Is the wall painted in a way to secure affixed notes and posters?
Does the facility have a relationship with a local office supplies store or delivery service to accommodate special material requests?
What is the state of the whiteboards?
Are the whiteboards periodically cleaned?
Are the whiteboard pens different enough from permanent markers that they can be identified in low light? (Early in my career, I ruined a whiteboard when I couldn't differentiate which was which in the dark observation room.)
How is food stored in the facility?
Is the refrigerator large enough to store leftover food?
Is the refrigerator stocked with food that fits the dietary requests of the researchers?
Are foods and beverages for good blood sugar available?
Slow wifi, poor cellphone reception and unresponsive displays are just some of the challenges which distract me from the users.

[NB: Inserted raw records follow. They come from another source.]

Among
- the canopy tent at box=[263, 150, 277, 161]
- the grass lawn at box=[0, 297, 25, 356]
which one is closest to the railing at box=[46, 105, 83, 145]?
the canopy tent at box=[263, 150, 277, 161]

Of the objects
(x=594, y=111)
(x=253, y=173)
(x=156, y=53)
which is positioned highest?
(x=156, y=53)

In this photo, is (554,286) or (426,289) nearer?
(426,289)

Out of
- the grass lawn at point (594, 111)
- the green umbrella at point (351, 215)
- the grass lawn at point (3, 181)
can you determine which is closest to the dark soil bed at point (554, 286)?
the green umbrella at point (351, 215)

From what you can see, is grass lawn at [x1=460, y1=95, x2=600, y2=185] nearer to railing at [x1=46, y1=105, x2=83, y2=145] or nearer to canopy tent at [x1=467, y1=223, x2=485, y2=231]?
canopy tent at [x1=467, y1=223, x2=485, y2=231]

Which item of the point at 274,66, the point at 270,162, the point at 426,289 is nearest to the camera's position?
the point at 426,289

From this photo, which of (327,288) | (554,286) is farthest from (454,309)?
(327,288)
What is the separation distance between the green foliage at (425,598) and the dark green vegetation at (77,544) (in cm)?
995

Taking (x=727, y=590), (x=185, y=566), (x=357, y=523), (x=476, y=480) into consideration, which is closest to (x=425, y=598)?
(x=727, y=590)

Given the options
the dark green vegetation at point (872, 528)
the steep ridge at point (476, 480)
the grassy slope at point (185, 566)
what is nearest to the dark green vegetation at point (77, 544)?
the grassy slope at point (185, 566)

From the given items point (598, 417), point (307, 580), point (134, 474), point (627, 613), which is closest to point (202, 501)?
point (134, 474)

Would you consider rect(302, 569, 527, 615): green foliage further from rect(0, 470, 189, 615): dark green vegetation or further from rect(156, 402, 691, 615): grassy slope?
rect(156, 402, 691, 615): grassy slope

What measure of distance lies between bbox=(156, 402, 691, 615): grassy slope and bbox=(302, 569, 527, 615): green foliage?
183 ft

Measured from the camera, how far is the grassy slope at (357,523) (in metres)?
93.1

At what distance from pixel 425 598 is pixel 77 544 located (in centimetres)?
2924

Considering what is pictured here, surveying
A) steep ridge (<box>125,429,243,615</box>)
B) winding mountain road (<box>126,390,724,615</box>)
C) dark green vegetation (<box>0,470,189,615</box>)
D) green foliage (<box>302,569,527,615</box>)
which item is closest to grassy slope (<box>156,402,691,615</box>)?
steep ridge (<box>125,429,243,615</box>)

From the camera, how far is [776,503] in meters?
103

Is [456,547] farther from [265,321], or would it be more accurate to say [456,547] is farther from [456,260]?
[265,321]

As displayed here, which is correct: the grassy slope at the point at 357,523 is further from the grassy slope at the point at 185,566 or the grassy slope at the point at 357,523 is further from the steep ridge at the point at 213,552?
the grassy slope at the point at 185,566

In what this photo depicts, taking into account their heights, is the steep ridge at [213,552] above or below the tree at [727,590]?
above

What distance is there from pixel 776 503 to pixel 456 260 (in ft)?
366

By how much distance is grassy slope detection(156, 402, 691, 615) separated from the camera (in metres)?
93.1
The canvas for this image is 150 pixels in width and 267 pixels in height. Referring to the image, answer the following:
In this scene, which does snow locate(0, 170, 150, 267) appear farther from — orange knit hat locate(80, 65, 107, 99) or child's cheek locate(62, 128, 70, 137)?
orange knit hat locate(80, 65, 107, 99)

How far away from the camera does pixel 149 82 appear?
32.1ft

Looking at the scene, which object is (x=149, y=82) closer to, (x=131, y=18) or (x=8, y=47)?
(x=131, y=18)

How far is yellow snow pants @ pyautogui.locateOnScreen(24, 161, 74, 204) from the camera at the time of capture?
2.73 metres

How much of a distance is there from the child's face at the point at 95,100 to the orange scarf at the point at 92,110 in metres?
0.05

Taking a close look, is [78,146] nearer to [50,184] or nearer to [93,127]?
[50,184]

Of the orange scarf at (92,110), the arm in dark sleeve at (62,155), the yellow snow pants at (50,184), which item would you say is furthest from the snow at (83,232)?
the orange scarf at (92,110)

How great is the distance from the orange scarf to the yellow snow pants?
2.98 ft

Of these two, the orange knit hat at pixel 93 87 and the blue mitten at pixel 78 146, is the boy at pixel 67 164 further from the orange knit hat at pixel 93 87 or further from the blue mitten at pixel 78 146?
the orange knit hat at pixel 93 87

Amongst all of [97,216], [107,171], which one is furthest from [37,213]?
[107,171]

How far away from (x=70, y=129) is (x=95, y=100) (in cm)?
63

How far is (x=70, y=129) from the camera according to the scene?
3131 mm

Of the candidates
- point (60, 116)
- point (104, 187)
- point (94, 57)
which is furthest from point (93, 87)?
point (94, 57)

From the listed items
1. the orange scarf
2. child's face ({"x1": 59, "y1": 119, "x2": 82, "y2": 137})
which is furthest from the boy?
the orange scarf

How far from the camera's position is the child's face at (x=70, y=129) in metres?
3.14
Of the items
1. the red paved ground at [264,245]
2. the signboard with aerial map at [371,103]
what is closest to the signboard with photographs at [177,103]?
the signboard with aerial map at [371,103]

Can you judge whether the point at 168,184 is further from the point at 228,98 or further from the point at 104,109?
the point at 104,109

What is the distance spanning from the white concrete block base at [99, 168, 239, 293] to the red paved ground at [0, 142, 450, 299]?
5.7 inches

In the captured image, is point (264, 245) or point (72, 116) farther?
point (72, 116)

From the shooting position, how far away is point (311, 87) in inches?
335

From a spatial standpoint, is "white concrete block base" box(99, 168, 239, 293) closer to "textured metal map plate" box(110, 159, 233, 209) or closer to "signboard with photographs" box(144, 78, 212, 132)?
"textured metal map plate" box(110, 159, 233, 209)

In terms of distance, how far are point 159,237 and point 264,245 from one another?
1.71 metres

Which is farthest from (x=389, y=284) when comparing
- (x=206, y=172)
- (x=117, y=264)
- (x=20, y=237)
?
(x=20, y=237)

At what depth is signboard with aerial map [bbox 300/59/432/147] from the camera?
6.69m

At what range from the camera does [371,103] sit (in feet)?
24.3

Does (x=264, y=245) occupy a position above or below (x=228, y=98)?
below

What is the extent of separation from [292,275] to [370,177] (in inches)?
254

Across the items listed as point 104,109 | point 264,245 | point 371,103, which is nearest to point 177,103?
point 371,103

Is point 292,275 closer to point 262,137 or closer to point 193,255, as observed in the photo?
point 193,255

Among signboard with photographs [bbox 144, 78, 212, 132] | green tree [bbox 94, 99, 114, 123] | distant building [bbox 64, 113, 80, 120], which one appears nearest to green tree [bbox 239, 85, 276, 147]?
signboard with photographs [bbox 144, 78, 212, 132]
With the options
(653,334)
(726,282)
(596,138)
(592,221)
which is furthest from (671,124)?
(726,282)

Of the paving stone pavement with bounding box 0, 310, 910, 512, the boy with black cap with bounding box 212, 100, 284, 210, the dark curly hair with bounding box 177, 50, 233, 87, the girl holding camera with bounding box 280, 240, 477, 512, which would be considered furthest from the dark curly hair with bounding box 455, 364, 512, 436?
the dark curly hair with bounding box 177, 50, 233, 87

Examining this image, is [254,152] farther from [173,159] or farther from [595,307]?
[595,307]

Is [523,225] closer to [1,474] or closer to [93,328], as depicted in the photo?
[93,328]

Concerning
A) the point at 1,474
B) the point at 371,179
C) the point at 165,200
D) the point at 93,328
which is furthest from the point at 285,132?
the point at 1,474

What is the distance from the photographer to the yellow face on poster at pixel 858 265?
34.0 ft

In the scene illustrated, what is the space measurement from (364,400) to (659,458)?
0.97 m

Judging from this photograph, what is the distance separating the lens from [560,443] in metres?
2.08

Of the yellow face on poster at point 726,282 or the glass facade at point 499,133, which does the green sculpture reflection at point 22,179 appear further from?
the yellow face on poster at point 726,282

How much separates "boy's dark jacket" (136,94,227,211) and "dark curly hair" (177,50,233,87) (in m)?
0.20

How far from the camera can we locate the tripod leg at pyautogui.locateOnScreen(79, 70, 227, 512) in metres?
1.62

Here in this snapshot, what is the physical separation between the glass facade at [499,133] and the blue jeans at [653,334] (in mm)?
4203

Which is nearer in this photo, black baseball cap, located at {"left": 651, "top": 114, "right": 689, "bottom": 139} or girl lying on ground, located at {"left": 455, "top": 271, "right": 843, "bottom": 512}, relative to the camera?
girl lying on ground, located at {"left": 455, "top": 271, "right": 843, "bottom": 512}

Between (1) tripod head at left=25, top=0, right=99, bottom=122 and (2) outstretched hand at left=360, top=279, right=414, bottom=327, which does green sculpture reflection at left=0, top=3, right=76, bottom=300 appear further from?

Does the facility have the technology necessary for accomplishing my user research goals?
Is the technology right technology used for each type of research?
- Does the facility provide focus vision to allow observers behind the glass to focus on specific details?
- What transcription and/or translation services are available on the fly versus available with a short lead time?
- If video is being captured, is it saved in a format that is compatible with the security and video editing needs of the researcher?
- Is the media its shared on in compliance with the researcher’s protocol? (for example, some researchers do not place video content on some cloud-based servers)
Is the technology accessible, friendly and fast?
Do you have have important details to consider when choosing a facility? Please share the. In the comments below.
- Is there a readily accessible photocopier, scanner, and printer?
- Is it easy to access without requiring extensive setup?
- Are international power adaptors available?
- Are extra phone adaptors for popular phones available?
- Are USB flash drives and SD cards available for file storage on computers and cameras, respectively?